Ada sebuah pulau dengan pemandangan yang indah di lepas pantai Makasar. Ada pula vila untuk menginap di sana. Maka kamipun menyasar ke sana. Kami pun mendatangi dermaga penyebrangan di dekat pantai Losari. Setelah mendapat sebuah perahu motor tempel dengan supirnya kami pun menaiki perahu tersebut. Berlayarlah perahu menuju pulau yang kami tuju. Cuaca cerah. Setelah beberapa menit meninggalkan kota Makasar di kejauhan tiba tiba terasa hempasan ombak yang keras. Tingginya sekitar satu meter. Supir perahu kelihatannya tenang tenang saja. Namun kami sudah merasa waswas. Pakaian kami pun sudah basah kuyup oleh air laut yang masuk ke dalam perahu. Tubuh kami seperti dibanting-banting dan kami pun menjadi ketakutan. Akhirnya kami memutuskan untuk kembali ke Makasar. Perahu pun berbalik. Gelombang tidak segarang sebelumnya. Kami menepi di dermaga sebuah pulau. Namanya Pulau Lae-lae. Saat berjalan dari dermaga ke darat kami melewati perahu-perahu nelayan yang sedang bersandar. Tiba didarat kami disambut bendera dan umbul umbul serta baliho serta ucapan selamat datang dari seorang caleg. Ya saat itu memang musim kampanye. Kamipun mendatangi sebuah posko caleg tersebut dan berfoto bersama kang Anton untuk kenang-kenangan telah tiba di pulau Lae-lae.

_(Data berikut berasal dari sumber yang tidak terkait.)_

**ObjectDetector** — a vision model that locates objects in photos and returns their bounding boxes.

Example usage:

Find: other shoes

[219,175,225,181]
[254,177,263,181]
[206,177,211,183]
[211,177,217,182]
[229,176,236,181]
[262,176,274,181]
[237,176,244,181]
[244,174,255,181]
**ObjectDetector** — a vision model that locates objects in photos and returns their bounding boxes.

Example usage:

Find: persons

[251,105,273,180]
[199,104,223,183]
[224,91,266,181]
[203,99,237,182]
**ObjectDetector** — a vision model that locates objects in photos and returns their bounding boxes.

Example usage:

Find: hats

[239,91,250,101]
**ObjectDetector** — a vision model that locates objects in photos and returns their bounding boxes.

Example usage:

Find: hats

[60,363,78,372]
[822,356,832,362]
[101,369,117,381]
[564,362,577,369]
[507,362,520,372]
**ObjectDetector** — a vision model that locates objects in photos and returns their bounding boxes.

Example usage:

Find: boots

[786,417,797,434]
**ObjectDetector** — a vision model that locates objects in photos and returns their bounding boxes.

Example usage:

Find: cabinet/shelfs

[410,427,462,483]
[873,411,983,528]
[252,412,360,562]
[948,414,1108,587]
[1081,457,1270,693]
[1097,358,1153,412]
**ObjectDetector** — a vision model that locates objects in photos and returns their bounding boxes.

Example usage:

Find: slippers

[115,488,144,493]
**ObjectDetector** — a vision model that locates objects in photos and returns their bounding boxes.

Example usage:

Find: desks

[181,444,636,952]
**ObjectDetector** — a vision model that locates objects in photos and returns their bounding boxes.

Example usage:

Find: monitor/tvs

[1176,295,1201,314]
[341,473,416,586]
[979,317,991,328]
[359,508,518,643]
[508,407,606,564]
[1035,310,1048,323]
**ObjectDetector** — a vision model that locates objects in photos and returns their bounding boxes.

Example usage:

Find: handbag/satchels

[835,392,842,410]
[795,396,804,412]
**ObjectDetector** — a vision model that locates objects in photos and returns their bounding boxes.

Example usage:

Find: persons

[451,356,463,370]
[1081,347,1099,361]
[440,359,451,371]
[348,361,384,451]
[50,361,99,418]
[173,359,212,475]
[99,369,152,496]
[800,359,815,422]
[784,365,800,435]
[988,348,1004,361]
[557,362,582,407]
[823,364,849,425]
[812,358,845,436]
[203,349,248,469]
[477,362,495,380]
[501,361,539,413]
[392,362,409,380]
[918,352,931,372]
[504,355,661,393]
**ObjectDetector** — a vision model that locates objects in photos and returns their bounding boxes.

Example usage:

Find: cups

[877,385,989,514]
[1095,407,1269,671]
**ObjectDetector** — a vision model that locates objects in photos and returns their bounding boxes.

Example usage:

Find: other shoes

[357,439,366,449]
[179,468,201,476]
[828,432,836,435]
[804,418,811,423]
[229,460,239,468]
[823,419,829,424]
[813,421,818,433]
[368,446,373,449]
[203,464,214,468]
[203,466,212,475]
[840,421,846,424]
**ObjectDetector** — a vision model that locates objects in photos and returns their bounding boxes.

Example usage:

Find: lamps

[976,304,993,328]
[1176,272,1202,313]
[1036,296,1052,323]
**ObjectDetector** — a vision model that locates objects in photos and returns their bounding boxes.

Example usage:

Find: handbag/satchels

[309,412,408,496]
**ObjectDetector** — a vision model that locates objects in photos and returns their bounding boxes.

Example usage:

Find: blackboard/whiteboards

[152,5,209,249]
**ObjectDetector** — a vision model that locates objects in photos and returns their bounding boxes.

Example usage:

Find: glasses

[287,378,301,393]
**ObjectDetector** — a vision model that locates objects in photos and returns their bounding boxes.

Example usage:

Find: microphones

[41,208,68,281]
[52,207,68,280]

Pulau Lae-lae tidak begitu besar tetapi di dalamnya terdapat perkampungan yang padat oleh penduduk. Kebanyakan adalah nelayan. Dari sini kota Makasar terlihat di kejauhan. Kami pun berjalan-jalan menelusuri pemukiman penduduk dan bertegur sapa dengan mereka yang kebanyakan duduk santai di serambi rumah mereka. Meski sebentar kami ingin menikmati suasana pulau. Kamipun memilih sebuah sudut berpasir putih di pulau itu ketika senja mulai turun. Masih basah kuyup kami memesan kopi dan mie goreng dari penduduk setempat dan menikmatinya sambil menyaksikan ombak di pantai yang menderu deru dan meninggi. Berbaring di pantai Pulau Lae-lae sungguh merupakan sesuatu. Meski hanya menikmati semangkuk mie goreng dan secangkir kopi tapi tak bisa dibandingkan kenikmatannya dengan makan dan minum di hotel berbintang empat sekalipun.
Saat matahari hendak tenggelam kami bergegas menyebrang ke kota Makasar di Pulau Sulawesi senyampang ombak belum lagi tinggi dan perahu kami masih bisa berlayar.
Akhirnya malam itu kami kembali menginap di kota Makasar karena hasrat menginap di pulau tak kesampaian. Meski begitu aku tak kecewa. Hari itu sempat berlayar sebentar dan tiba di pulau Lae-lae yang tidak pernah kami bayangkan. Aku menikmati dan mengenangnya hingga sekarang.